Shares may be sold through the ATM Prospectus Supplement by any method deemed to be an "at the market offering" as defined in Rule 415(a)(4) under the Securities Act of 1933, as amended, including sales made through The Nasdaq Capital Market or any other trading market for the common stock, sales made to or through a market maker other than on an exchange or through an electronic communications network, or in negotiated transactions pursuant to terms set forth in a placement notice delivered by the Company to BTIG under the Sales Agreement. Upon delivery of a placement notice and subject to the terms and conditions of the Sales Agreement, BTIG will use commercially reasonable efforts, consistent with its normal trading and sales practices, applicable state and federal law, rules and regulations, and the rules of The Nasdaq Capital Market, to sell the Shares from time to time based upon the Company’s instructions, including any price, time or size limits specified by the Company. BTIG is not obligated to purchase any shares of Common Stock on a principal basis pursuant to the Sales Agreement.
The foregoing description of Amendment No. 1 to the Sales Agreement does not purport to be complete and is qualified in its entirety by reference to the full text of the Amendment No. 1 to the Sales Agreement.
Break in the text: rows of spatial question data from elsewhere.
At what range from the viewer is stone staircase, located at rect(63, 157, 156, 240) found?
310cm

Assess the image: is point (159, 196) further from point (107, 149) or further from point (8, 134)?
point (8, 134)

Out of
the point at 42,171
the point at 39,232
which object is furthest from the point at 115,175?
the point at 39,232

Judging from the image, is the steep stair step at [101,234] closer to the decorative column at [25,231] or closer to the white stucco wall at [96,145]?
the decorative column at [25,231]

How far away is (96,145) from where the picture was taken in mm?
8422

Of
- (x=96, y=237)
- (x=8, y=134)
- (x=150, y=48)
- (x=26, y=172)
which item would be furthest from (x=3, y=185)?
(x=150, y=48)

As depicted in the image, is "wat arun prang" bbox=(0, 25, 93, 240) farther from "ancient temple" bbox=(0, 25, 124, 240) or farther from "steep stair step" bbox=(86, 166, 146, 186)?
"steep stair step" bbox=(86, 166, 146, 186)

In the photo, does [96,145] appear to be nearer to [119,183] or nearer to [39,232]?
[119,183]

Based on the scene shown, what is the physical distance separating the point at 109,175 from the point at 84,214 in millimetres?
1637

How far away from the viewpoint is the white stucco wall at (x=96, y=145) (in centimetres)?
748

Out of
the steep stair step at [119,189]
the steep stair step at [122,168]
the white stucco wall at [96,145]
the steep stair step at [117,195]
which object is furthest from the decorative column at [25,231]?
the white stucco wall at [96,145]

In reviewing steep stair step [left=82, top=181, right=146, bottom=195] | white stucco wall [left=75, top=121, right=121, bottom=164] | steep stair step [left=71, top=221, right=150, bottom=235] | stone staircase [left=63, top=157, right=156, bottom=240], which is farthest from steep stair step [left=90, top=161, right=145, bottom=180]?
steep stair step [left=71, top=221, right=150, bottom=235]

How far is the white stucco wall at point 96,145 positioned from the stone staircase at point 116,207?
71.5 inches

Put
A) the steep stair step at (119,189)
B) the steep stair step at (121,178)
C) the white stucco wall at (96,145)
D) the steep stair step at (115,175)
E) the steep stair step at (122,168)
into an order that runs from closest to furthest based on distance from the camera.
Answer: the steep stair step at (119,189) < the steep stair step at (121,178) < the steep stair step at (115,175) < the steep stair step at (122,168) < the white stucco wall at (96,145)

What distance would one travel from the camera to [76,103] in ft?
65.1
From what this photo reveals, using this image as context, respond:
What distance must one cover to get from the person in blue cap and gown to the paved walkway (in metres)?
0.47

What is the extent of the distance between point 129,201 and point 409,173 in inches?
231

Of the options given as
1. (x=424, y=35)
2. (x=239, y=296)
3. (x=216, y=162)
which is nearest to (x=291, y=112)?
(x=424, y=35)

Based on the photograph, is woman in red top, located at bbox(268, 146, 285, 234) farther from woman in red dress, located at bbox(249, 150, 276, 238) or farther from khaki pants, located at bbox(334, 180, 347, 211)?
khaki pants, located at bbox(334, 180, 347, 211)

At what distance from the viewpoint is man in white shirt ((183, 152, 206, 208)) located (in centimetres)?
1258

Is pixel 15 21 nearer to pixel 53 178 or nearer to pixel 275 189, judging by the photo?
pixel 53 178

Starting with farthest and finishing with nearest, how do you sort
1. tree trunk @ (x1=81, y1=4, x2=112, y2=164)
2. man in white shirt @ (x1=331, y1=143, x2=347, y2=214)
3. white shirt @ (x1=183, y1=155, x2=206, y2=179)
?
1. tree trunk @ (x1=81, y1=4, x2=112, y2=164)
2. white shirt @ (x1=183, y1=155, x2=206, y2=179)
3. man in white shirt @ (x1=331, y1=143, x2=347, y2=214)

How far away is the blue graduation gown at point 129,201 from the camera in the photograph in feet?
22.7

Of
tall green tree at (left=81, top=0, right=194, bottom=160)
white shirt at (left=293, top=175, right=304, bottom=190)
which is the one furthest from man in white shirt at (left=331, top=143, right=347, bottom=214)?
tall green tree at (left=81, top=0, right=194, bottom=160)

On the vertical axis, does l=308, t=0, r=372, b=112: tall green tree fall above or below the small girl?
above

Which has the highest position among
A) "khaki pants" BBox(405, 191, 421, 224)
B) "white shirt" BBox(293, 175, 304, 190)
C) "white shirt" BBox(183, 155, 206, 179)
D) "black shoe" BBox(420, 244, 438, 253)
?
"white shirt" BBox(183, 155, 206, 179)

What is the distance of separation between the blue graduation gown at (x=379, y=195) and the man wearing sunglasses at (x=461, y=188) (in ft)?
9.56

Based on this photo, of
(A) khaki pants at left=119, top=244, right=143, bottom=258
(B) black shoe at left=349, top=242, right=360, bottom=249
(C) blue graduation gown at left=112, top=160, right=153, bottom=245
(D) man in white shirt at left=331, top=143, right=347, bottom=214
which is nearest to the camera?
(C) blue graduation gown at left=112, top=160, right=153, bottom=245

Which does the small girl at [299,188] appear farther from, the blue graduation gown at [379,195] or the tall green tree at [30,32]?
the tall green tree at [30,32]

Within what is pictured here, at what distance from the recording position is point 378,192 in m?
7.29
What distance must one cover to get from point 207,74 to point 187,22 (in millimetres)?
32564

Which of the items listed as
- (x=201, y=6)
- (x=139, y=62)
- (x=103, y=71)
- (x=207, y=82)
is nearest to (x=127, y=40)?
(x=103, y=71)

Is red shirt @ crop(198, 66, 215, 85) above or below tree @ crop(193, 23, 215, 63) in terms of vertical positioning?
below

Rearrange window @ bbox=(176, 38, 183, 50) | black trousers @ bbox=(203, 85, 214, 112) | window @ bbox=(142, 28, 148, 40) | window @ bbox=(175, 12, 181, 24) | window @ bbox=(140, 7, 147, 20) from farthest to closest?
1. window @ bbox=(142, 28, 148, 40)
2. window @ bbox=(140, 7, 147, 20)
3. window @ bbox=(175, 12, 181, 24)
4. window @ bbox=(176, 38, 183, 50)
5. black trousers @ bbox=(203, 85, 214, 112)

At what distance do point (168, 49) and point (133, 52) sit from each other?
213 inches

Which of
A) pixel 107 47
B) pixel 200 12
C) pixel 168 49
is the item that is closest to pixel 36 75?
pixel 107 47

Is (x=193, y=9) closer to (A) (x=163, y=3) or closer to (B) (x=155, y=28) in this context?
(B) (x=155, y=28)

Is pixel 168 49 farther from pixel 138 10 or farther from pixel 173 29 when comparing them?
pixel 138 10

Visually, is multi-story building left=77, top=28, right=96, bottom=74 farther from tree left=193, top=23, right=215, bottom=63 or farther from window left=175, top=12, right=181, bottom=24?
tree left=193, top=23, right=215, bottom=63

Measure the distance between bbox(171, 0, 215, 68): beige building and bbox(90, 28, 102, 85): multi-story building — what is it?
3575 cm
A copy of the Amendment No. 1 to the Sales Agreement is filed with this Current Report on Form 8-K as Exhibit 1.1 and is incorporated herein by reference.
A copy of the opinion of Sichenzia Ross Ference LLP relating to the validity of the Shares that may be offered and sold under the ATM Prospectus Supplement, is filed with this Current Report on Form 8-K as Exhibit 5.1.
This Current Report on Form 8-K does not constitute an offer to sell or the solicitation of offers to buy any securities of the Company, and shall not constitute an offer, solicitation or sale of any security in any state or jurisdiction in which such offer, solicitation or sale would be unlawful prior to registration or qualification under the securities laws of any such state or jurisdiction.